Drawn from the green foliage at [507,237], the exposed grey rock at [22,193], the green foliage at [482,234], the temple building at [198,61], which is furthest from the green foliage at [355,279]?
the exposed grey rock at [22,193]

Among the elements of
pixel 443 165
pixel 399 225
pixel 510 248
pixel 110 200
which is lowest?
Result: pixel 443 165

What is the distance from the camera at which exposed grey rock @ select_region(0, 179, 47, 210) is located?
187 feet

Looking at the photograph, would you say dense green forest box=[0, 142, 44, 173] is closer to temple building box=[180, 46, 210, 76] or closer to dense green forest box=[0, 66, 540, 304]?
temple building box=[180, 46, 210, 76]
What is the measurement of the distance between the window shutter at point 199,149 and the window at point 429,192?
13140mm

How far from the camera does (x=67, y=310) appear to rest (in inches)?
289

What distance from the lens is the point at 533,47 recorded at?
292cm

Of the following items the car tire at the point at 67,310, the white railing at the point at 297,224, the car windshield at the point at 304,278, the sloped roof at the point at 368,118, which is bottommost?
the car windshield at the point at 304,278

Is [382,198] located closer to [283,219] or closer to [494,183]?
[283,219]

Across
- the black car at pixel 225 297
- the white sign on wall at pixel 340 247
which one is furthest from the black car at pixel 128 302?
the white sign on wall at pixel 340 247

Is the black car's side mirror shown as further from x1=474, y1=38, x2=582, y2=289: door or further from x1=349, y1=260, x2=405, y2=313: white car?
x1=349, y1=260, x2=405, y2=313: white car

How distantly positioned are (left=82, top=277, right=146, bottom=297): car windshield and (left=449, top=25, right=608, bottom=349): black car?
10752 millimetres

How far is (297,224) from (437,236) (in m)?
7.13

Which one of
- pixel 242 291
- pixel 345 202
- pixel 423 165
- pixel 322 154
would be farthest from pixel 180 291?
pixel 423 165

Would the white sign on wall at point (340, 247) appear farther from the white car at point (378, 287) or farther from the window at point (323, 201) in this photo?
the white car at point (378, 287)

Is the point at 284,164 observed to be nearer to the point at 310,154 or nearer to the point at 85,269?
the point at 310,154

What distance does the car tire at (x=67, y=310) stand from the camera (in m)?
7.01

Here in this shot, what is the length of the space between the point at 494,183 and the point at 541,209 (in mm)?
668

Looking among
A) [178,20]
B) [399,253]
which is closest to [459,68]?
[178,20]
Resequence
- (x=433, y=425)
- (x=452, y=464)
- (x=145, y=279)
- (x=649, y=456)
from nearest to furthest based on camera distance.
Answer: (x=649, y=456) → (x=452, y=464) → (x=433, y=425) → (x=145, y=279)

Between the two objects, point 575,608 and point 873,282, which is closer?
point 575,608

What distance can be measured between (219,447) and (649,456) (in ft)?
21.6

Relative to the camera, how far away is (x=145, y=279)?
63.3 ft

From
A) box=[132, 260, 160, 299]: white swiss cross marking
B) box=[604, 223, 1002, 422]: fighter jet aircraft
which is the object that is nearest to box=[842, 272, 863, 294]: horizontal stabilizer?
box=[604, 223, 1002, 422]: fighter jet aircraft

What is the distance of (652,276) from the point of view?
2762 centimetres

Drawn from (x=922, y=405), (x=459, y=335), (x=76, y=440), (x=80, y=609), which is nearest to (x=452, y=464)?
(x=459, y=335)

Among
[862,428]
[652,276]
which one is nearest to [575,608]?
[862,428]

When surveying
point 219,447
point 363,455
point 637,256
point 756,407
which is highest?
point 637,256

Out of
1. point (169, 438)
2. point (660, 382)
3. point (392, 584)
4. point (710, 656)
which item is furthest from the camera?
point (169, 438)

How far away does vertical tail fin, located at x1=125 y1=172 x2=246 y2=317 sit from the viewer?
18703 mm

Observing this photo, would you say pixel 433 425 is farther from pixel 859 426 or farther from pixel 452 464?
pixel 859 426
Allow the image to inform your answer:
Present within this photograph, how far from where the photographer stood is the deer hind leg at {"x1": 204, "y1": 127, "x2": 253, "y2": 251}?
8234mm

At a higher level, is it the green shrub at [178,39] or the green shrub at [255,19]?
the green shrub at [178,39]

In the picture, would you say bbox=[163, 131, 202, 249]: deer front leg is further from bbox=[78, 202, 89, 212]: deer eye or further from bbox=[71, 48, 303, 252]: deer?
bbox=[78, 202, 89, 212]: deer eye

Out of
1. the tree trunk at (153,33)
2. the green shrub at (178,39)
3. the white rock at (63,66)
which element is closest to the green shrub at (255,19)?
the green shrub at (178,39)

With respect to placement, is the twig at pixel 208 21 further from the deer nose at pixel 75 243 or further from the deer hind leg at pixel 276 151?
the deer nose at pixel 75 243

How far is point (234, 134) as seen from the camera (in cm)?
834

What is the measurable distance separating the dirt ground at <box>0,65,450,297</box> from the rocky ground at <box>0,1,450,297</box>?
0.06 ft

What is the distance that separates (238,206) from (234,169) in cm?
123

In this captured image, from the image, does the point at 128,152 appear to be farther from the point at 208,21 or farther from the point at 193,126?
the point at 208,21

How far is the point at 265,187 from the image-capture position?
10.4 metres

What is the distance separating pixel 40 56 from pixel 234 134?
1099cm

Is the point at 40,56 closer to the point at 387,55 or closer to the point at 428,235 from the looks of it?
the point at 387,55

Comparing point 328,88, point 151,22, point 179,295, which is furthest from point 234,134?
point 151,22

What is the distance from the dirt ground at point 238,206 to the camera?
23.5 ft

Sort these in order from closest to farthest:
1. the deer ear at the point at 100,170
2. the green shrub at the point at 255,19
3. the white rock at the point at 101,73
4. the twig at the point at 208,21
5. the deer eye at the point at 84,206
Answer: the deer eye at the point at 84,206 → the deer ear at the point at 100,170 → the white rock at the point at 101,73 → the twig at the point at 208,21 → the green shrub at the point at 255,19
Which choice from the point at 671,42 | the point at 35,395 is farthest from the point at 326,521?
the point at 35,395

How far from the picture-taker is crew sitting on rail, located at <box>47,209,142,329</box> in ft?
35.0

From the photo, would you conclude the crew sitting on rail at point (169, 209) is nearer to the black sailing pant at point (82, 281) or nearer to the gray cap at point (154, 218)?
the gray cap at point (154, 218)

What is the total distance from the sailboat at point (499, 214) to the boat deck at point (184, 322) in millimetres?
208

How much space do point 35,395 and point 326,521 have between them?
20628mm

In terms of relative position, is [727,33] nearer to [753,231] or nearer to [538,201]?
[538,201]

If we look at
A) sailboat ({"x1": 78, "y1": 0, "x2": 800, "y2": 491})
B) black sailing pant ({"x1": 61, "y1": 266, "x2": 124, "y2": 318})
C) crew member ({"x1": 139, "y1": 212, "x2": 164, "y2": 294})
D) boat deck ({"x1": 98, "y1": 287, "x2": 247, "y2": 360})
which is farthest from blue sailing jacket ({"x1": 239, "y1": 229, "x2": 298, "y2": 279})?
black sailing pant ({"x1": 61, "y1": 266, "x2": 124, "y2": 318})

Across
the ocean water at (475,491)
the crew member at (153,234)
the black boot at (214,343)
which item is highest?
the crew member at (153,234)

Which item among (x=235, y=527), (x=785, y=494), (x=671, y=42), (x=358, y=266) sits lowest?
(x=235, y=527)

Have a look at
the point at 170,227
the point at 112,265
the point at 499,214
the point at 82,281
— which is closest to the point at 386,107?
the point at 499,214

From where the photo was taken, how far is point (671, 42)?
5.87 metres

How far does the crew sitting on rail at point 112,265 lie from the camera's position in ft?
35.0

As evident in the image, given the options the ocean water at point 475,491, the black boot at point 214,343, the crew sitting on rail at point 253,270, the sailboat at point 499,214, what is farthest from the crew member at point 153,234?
* * * * * * *
Starting with the first line above and ending with the line that contains "Result: pixel 443 165", give those lines as a numbered list, leaving out any blank lines.

RESULT:
1. Drawn from the green foliage at [507,237], the exposed grey rock at [22,193], the green foliage at [482,234], the temple building at [198,61], which is furthest from the green foliage at [355,279]?
2. the exposed grey rock at [22,193]
3. Among the elements of
4. pixel 443 165
5. pixel 399 225
6. pixel 510 248
7. pixel 110 200
8. which is lowest?
9. Result: pixel 443 165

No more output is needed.